◆ Отрывок из документа ◆
_ _ _ _ _

А мы выжили - и мама, и мы с сестрой. Сидим мы как-то в одно июльское утро 1944-го года, а солнце такое яркое да большое. И вдруг полная улица наших солдат, таких красивых и таких родных. И мы, кто мог, выбегали, вешались им на шею, целовали и плакали. Все спрашивали про мужей, отцов и о том, освободили ли наши деревни. Солдаты сказали, что можно возвращаться, все немцы выбиты.

И собрались мы в обратный путь. Идти приходилось по краю леса вдоль дороги, полной танков, машин, солдат. Дней шесть мы кое-как добирались до своего районного центра Быхова. В один из дней вышли к ржаному полю, а наши немцев поймали, и в мешках у фашистов много награбленных русских шалей. Эти шали нам солдаты и подарили. А мы их меняли на хлеб. Быхов встретил нас одними руинами, так что негде было пройти. Нам же идти дальше. Весь шлях был заминирован, но мы уже знали, что мины, похожие на большие сковородки, страшны только танкам. Мы их не очень-то и боялись. И все же в обход километров восемь дошли до своей деревни. По дороге слышали стоны раненых. Чьи они - русские или немецкие, мы не знали. Да и чем мы им могли помочь?

_ _ _ _ _

◆ Исходные материалы ◆
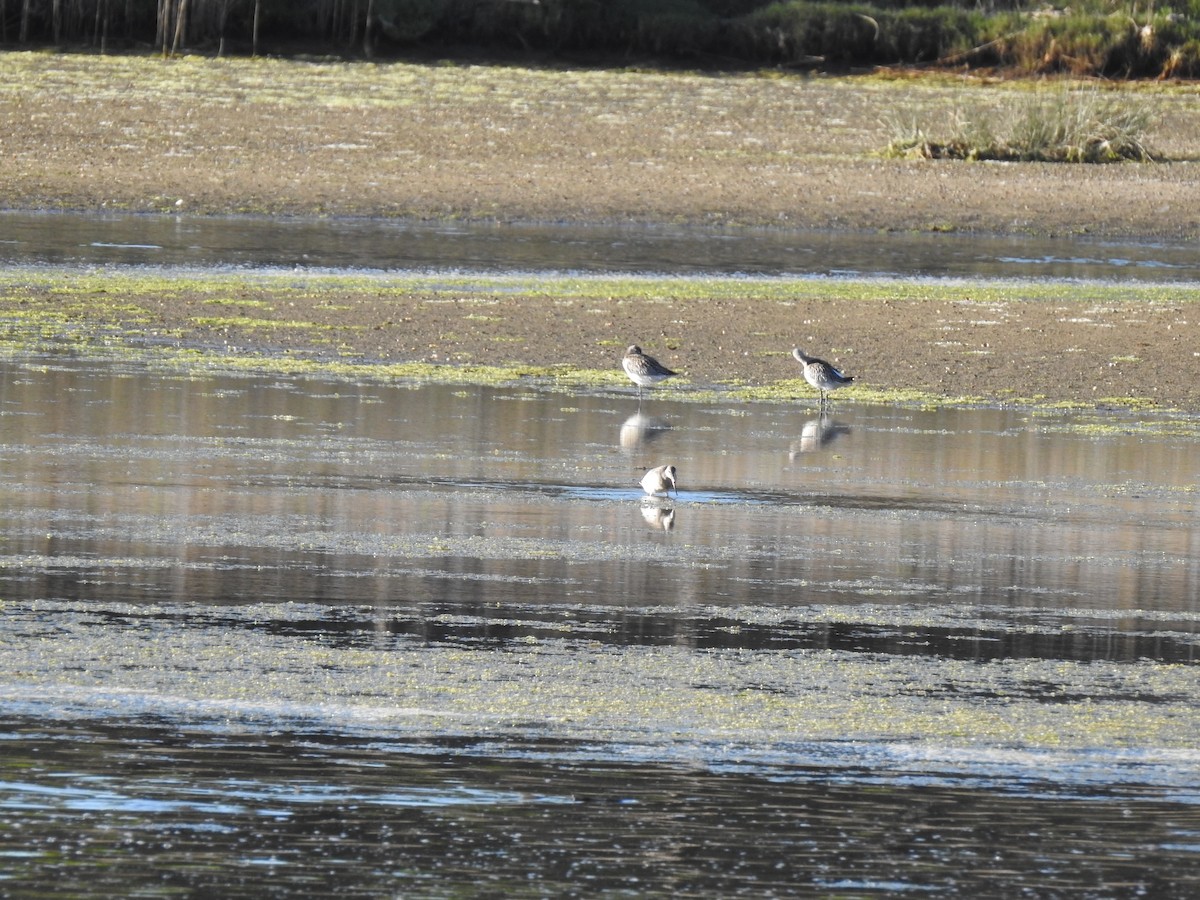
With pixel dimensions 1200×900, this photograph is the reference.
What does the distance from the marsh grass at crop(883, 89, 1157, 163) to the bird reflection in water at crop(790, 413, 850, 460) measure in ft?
55.0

_ _ _ _ _

◆ Ваши задания ◆
1 – Чем, по рассказу о возвращении домой, была полна дорога, вдоль которой шли по краю леса? Перечислите всё.
2 – Продолжите рассказ о возвращении домой после его последней фразы.
Список здесь не пригодится.

◆ Результаты работы ◆
1 – Танки, машины, солдаты.

2 –
Вот и наша деревня. Но это не деревня, а один бурьян, да печи в бурьяне. Что ж, тут и стали жить. Кто в землянках, кто в окопах. Все наше хозяйство состояло тогда из лохмотьев вместо одежды, из котелков и касок вместо посуды. Ходили по траншеям, видели, что и тут все заминировано. Сколько народу и здесь погибло! Не убереглась и моя мама. Наступила на мину, которая была не больше куска мыла. Оторвало ей обе ноги. Истекая кровью, позвала меня и говорит: «Не плачь, Таня». И все ее слова. Может, хотела сказать, что старшей в семье остаюсь, и чтобы сестру не бросала. Вместе с моей теткой нашли доски, сколотили ящик, ноги ей подобрали и похоронили. А на могилке ее я бывала, уже когда и взрослая была, и рада, что есть у нее свое место на кладбище. Другие и этого лишены.

Уже с 1944-го года мы ждали победу. В августе закапывали траншеи, ровняли землю, а весной и пахать стали. Я, девчонка, запрягалась в плуг со взрослыми. За работу нам давали зерном. Вот придем с пахоты - а нам по пятнадцать лет - да встанем жернова крутить. Кто смелет картофельные очистки, кто зерно. Но надо сказать, с питанием стало получше. Мы получили паек. Даже вещи нам привезли, каких мы и не видывали. Мне достался белый китель с двумя рядами пуговиц и платье - уж так рада была, все форсила!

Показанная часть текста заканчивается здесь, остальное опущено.